In BoolForge, all these quantities can be computed, however not directly. Instead, they are computed using the CANA package, which must be installed (pip install cana) to enjoy this functionality. To exemplify this, we reconsider the four 3-input functions from above.

[8]:

for func, label in zip([f, g, h, k], labels):
    edge_eff = func.get_edge_effectiveness()
    activities = func.get_activities()
    effective_degree = func.get_effective_degree()
    input_redundancy = func.get_input_redundancy()

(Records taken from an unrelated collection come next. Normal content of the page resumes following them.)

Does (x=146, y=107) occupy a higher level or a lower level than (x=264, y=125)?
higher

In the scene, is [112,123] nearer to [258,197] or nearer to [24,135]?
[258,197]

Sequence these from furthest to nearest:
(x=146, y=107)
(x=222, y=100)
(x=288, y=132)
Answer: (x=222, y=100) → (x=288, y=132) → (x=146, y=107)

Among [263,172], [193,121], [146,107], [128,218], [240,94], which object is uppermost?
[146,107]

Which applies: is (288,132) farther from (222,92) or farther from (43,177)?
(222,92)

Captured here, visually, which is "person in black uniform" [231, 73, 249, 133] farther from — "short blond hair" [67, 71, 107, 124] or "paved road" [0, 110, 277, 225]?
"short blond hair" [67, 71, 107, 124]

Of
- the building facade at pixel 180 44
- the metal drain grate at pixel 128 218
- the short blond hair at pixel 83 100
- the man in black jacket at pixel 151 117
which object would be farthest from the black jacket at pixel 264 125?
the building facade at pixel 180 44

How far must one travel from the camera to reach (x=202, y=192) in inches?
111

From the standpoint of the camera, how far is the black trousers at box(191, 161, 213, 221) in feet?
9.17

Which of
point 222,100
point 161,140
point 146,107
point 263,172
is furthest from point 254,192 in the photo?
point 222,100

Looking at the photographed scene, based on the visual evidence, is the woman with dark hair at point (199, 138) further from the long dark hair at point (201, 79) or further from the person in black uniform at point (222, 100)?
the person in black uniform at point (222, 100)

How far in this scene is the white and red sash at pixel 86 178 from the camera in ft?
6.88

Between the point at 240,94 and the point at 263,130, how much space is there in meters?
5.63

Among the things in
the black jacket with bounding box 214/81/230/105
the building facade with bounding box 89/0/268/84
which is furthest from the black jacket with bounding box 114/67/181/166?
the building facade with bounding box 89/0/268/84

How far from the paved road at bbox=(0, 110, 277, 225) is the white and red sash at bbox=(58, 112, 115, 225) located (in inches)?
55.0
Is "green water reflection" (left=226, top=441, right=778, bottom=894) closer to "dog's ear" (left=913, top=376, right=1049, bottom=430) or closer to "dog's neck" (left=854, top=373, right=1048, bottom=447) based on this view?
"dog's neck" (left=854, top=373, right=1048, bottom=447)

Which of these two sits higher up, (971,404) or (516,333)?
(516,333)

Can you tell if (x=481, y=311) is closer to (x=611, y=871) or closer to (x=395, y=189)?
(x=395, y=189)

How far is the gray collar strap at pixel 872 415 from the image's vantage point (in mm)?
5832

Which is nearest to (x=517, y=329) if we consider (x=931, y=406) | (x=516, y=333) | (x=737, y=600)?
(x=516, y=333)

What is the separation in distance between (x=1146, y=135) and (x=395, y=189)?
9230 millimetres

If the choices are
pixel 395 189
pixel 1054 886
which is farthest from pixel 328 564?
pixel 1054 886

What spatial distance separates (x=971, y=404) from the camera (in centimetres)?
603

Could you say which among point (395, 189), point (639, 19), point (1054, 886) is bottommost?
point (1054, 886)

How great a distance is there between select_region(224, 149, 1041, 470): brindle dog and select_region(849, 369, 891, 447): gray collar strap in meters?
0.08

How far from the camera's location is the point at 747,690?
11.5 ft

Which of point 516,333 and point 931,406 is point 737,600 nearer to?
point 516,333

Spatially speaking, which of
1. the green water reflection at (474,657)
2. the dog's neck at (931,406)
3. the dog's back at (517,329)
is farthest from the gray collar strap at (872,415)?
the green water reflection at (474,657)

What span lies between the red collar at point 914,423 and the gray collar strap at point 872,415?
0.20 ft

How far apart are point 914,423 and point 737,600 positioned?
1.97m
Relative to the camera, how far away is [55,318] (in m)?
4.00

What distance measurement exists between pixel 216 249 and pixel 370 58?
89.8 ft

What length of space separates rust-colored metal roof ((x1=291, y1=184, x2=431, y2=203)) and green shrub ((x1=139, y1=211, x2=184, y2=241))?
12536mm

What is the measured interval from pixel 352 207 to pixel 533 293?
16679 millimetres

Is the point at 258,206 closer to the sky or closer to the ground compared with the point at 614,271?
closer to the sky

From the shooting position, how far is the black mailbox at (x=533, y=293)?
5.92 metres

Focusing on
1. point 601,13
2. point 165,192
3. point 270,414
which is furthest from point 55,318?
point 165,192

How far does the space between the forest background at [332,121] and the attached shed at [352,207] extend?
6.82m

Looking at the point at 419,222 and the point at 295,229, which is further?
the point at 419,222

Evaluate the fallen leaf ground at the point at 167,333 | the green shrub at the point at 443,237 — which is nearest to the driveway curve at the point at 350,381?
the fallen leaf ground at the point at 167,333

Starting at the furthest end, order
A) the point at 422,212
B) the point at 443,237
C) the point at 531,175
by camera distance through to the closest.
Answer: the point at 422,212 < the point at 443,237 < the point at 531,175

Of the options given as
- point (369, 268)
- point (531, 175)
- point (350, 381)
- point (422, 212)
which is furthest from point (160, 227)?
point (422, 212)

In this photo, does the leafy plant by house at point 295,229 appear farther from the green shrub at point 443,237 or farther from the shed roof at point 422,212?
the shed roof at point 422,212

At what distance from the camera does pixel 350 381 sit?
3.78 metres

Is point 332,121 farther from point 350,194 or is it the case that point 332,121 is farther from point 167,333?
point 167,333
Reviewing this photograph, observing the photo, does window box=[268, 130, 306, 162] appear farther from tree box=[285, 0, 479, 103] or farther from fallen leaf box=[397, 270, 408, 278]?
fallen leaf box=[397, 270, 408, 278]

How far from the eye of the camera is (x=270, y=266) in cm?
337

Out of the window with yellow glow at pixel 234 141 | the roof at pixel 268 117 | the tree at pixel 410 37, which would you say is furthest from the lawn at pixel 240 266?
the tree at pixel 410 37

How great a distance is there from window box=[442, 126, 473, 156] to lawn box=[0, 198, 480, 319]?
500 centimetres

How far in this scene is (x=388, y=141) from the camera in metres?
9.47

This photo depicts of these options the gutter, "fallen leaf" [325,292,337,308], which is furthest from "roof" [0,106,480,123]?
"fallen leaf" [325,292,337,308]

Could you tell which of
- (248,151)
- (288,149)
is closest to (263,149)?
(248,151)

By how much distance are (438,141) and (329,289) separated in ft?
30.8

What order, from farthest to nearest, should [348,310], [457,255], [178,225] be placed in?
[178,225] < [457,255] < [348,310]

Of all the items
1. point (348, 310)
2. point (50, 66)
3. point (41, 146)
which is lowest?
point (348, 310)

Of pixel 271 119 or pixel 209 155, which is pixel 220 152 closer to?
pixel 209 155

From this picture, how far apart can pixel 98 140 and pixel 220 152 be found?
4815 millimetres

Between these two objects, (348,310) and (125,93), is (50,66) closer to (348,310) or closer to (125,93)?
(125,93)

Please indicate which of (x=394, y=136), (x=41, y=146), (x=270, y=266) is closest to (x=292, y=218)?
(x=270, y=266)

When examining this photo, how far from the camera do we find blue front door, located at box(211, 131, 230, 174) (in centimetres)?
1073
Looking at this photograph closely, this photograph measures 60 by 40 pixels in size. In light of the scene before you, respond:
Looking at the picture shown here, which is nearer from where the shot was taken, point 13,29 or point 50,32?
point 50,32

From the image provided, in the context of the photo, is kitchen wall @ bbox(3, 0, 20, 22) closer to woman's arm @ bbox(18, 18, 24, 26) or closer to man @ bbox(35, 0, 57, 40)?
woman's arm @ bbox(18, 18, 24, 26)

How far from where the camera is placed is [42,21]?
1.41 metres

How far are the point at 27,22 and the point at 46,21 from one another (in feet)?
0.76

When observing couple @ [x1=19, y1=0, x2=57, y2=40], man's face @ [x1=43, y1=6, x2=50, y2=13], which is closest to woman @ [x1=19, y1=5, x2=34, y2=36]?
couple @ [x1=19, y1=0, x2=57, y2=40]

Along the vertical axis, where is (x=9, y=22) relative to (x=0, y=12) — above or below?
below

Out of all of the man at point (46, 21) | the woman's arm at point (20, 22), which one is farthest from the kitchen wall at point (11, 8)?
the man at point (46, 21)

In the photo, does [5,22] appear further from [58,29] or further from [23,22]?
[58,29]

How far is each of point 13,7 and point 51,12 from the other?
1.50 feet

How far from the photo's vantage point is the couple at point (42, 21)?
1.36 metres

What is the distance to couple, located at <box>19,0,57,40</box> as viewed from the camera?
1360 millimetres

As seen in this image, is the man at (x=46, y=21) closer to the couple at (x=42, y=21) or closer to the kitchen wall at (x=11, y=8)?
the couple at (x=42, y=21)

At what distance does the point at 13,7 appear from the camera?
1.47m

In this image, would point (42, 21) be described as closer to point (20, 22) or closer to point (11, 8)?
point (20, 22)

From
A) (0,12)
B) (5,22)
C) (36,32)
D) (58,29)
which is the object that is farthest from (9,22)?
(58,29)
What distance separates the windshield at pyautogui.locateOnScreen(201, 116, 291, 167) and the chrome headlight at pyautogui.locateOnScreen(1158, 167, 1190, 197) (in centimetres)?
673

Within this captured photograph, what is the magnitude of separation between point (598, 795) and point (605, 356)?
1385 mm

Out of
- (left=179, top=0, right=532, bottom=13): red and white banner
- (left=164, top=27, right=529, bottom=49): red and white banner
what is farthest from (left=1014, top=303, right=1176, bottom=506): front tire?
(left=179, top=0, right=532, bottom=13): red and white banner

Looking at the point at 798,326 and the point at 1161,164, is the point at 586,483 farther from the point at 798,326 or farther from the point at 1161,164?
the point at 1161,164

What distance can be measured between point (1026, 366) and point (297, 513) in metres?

    print(f"Edge effectiveness of {label}: {edge_eff}")
    print(f"Activities of {label}: {activities}")
    print(f"Excess canalization of {label}: {edge_eff - activities}")
    print(f"Effective degree of {label}: {effective_degree}")
    print(f"Average edge effectiveness of {label}: {effective_degree / func.n}")
    print(f"Normalized input redundancy of {label}: {input_redundancy}")
    print()

Edge effectiveness of f: [1.0, 1.0, 1.0]
Activities of f: [1. 1. 1.]
Excess canalization of f: [0. 0. 0.]
Effective degree of f: 3.0
Average edge effectiveness of f: 1.0
Normalized input redundancy of f: 0.0

Edge effectiveness of g: [0.625, 0.625, 0.625]
Activities of g: [0.4949 0.499  0.499 ]
Excess canalization of g: [0.1301 0.126  0.126 ]
Effective degree of g: 1.875
Average edge effectiveness of g: 0.625
Normalized input redundancy of g: 0.375

Edge effectiveness of h: [0.41666666666666663, 0.41666666666666663, 0.41666666666666663]
Activities of h: [0.2501 0.2508 0.2408]
Excess canalization of h: [0.16656667 0.16586667 0.17586667]
Effective degree of h: 1.25
Average edge effectiveness of h: 0.4166666666666667
Normalized input redundancy of h: 0.5833333333333334

Edge effectiveness of k: [0.8125, 0.375, 0.375]
Activities of k: [0.7453 0.2533 0.2481]
Excess canalization of k: [0.0672 0.1217 0.1269]
Effective degree of k: 1.5625
Average edge effectiveness of k: 0.5208333333333334
Normalized input redundancy of k: 0.4791666666666667

4. Summary and next steps

In this tutorial you learned how to:

compute canalizing depth and identify nested canalizing functions,
compute the canalizing layer structure and interpret layers and core functions,
quantify collective canalization via \(k\)-set canalizing proportions,
summarize canalization via canalizing strength,
relate canalization to redundancy-based measures such as edge effectiveness.

Canalization provides a structural explanation for why many biological Boolean rules are robust to perturbations.

Next steps: Subsequent tutorials will explore random Boolean functions with prescribed canalization properties and the impact of canalization on Boolean network dynamics and robustness.